Nevertheless, John McCain and others want to nationalize volunteerism. There’s an effort underway to pump up the social pressure. Advocates want to offer various financial incentives for kids to serve "voluntarily" for the United States. McCain talks about increased "patriotism" and "serving one’s country." So wait. Is McCain’s plan a nationalistic morale building exercise? Are the benefits intended to flow primarily toward the servers or the served?

Now what’s the point of an expensive government program that doesn’t quite know whom it’s trying to help? Let’s stick with local, community-organized service programs, and make sure those in need come first, and those who offer the services are contributing of their own volition.

7 comments on “Marketplace: Who’s Benefiting From National Service?
  • The dilapidated house rebuilding project isn’t a useful example. The house wouldn’t be fixed by the local contractor because the poor person couldn’t have afforded to hire the contractor in the first place. If a voluntary organization doesn’t come along to help, the house will fall down. When you give an example like that, it reinforces for me that you’ve never lived in poverty and have no idea what it’s like.
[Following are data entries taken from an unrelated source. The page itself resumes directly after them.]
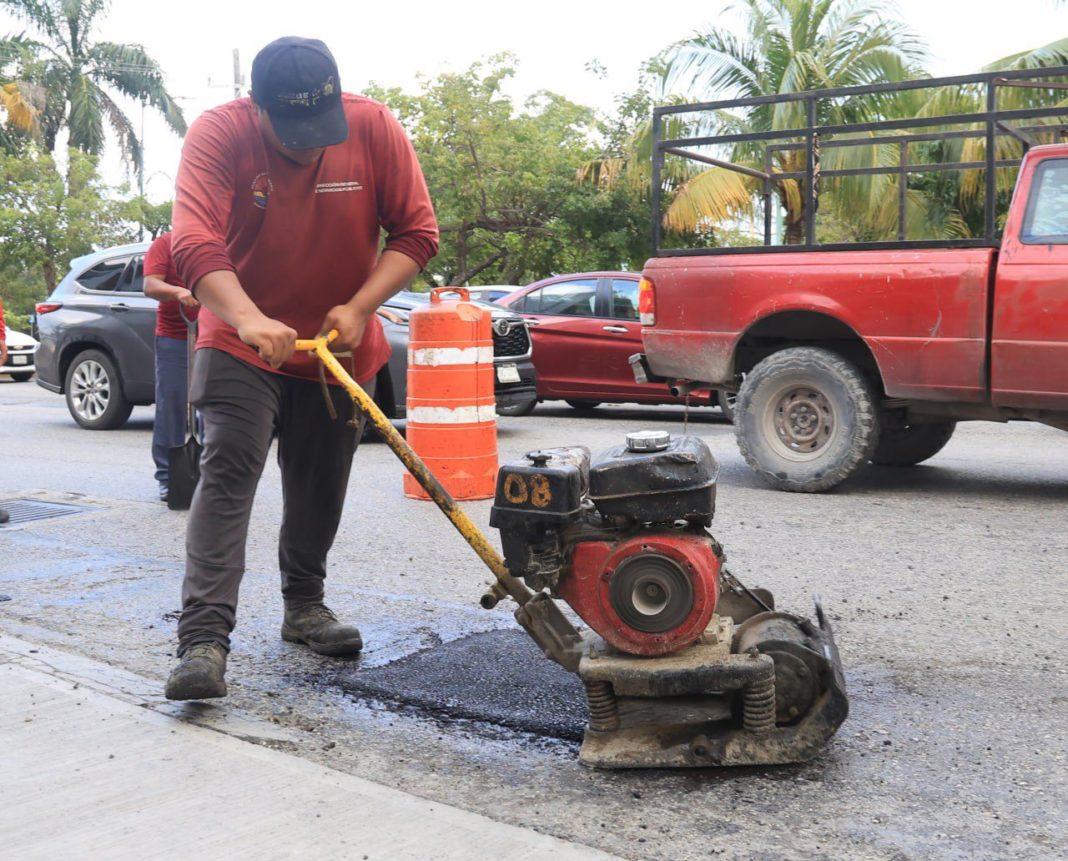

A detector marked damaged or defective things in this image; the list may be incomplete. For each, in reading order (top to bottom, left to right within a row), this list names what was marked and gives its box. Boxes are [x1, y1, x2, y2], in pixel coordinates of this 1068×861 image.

fresh asphalt patch [335, 628, 589, 743]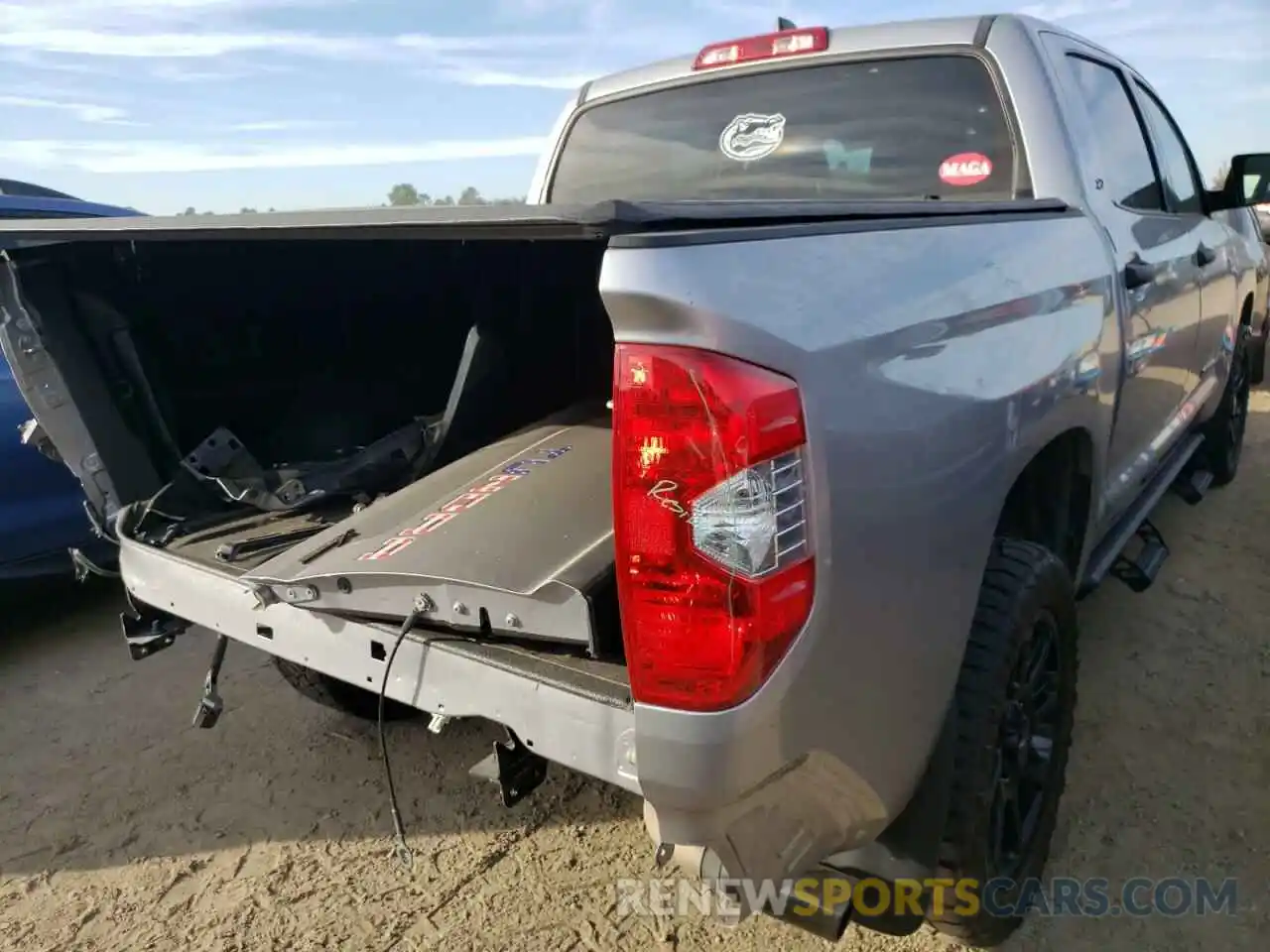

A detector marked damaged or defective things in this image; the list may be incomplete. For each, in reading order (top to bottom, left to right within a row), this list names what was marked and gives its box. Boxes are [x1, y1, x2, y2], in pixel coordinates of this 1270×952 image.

damaged tailgate [238, 398, 614, 654]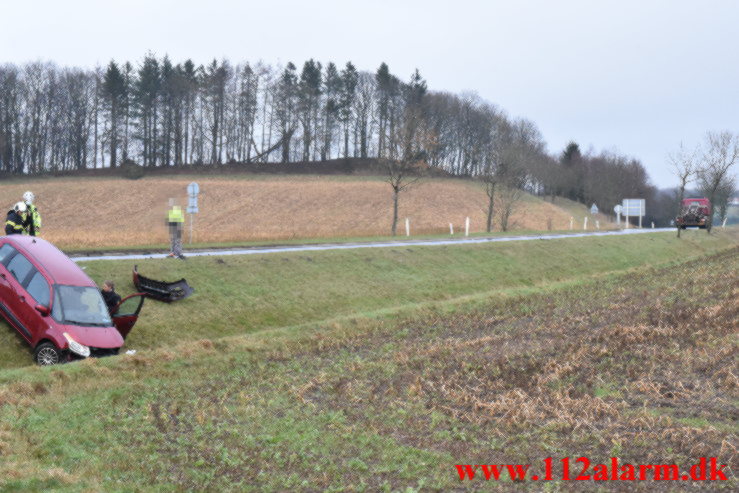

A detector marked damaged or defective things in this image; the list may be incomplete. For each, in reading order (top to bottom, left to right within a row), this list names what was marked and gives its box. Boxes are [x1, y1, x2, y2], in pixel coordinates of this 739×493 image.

crashed vehicle [676, 198, 712, 231]
crashed vehicle [0, 234, 145, 366]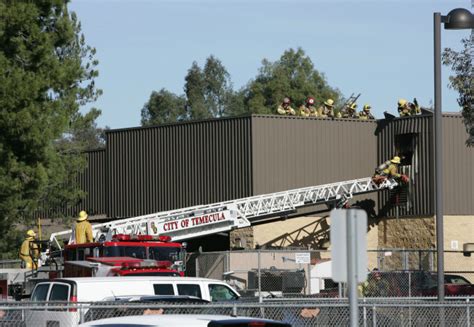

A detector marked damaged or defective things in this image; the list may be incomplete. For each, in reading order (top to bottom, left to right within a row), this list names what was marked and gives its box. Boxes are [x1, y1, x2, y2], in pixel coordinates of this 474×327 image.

Lucky you.

  • I gotta agree with Jude on this particular example. I used to live in a very poor neighborhood in Chicago (Pilsen) and the only new houses that got built (frequently on trash-strewn vacant lots that were in property tax arrears) came through volunteerism.

    A house is a capital investment, not a good. Volunteerism in this case is an alternative method for injecting capital into the community.
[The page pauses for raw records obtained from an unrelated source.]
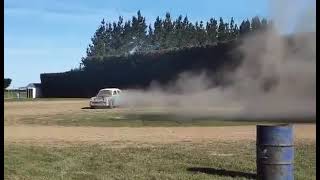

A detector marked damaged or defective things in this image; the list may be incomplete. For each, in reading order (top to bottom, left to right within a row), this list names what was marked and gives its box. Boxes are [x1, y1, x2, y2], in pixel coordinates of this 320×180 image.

rusty oil drum [256, 124, 294, 179]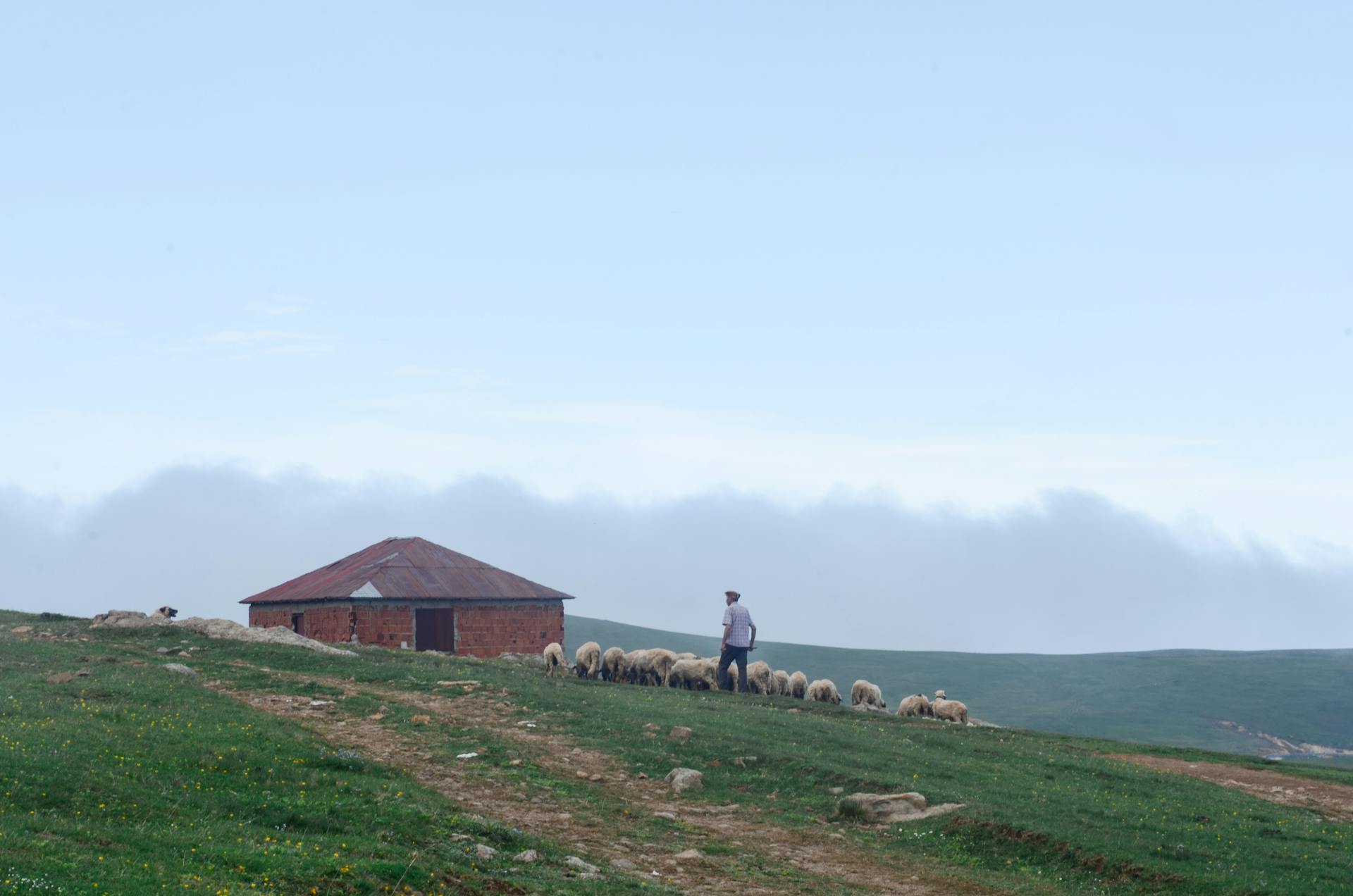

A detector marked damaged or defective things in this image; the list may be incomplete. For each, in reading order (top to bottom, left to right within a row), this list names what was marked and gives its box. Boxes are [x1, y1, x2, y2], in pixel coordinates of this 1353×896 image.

rusty metal roof [240, 535, 575, 606]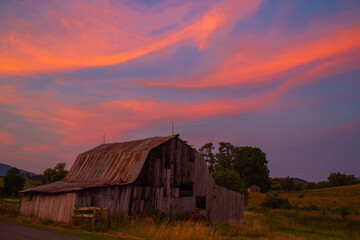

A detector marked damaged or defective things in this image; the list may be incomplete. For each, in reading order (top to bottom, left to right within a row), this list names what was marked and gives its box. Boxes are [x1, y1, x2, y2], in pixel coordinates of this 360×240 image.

rusted metal roofing [22, 134, 177, 194]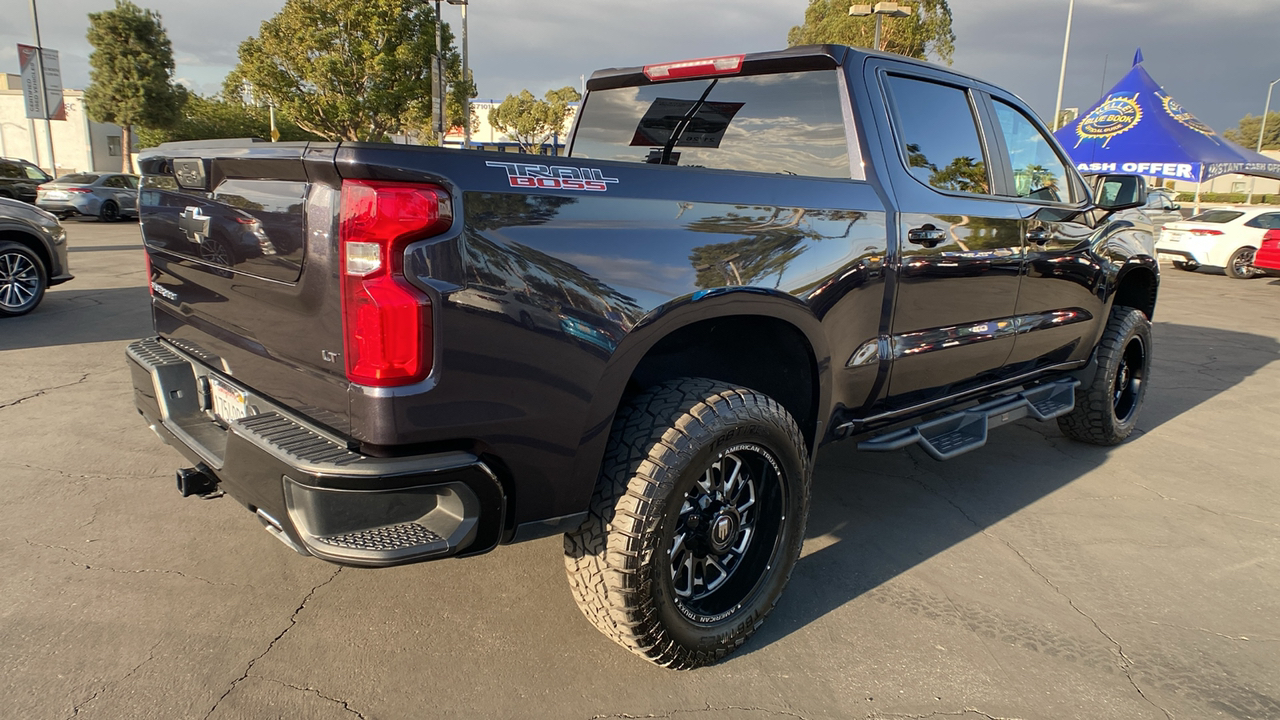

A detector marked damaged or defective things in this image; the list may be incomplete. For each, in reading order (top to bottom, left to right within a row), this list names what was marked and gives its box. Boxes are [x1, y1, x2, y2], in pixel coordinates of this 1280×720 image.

cracked asphalt [2, 222, 1280, 716]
    Now, if volunteers were coming together to build a deck, which has much lower capital requirements, I might see the point, but do you really want to argue against the modern equivalent of barn-raising?

  • If there is a some need that’s not being met by the market (ie, there’s not a service provider willing to provide the service at an agreed-upon rate), and through democratic means society declares such a problem important, society taxes itself and the government fills the need.
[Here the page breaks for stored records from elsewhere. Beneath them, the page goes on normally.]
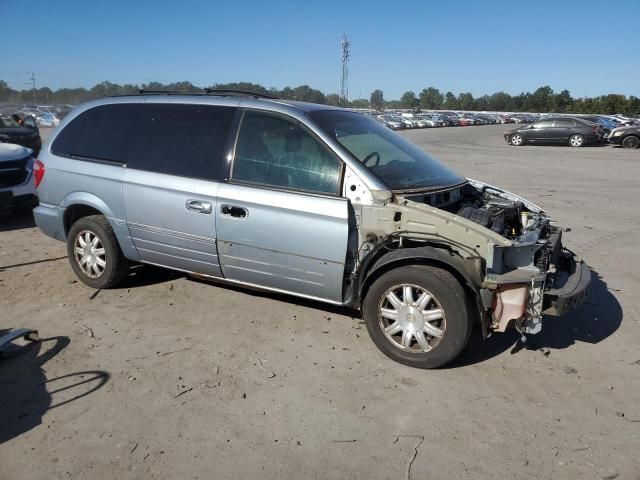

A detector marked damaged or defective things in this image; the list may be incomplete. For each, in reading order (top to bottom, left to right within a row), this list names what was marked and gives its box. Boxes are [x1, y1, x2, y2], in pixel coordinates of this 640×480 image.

damaged front end [356, 178, 592, 340]
detached bumper [544, 256, 592, 316]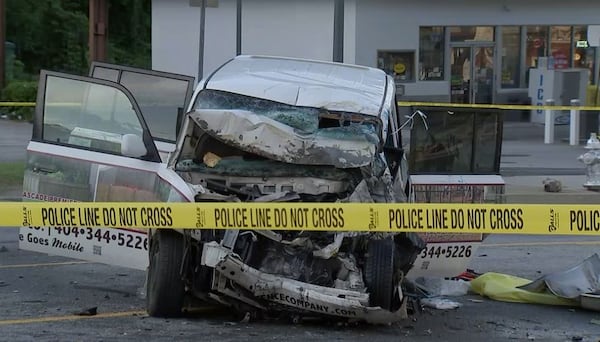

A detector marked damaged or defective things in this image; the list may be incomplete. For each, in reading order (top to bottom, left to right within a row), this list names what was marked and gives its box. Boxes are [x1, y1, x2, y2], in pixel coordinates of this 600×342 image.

crumpled hood [190, 109, 380, 168]
shattered windshield [193, 89, 380, 143]
severely damaged vehicle [19, 54, 426, 324]
severely damaged vehicle [152, 55, 424, 320]
crushed front bumper [202, 242, 408, 324]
    Sporadic streams of volunteers is not a sustainable solution to a housing problem.

    While I agree in the short term a volunteer team building a home for a homeowner who can’t afford renovation can be a good thing, in the long term, this masks a larger market failure that ought to involve government.

  • Ben,

    Any reason you didn’t mention Obama’s pledge for national service? He and McCain are virtually identical.

    I find it odd that you would criticize McCain, but ignore Obama.

    Any reason for that?

  • I referenced Obama in an earlier draft, but it got cut due to space.

    My sense is that McCain is much more an advocate for this than Obama. McCain has been talking about this his whole political career, and some say privately has expressed an interest in compulsory service but won’t propose it because it wouldn’t be politically feasible.

    Obama, best I can tell, has never had dreams of compulsory service, and doesn’t make this a stump point. (All candidates have a million “proposals” – the question is which do they really put energy behind.)

    Besides, serving one’s country isn’t part of Obama’s life story as it is for McCain.

  • This really only addresses a small bit of national service programs. Peace Crops projects are usually giving benefits that produce long-term results. Education, health, and training programs are the bulk of what they do.

    Affordable housing is just a small part of the AmeriCorps program, too, so this examples overlooks the majority of their work.

    In fact, I think your example may be more likely to be carried out by the local volunteer forces you are citing as a positive. (This is purely speculative.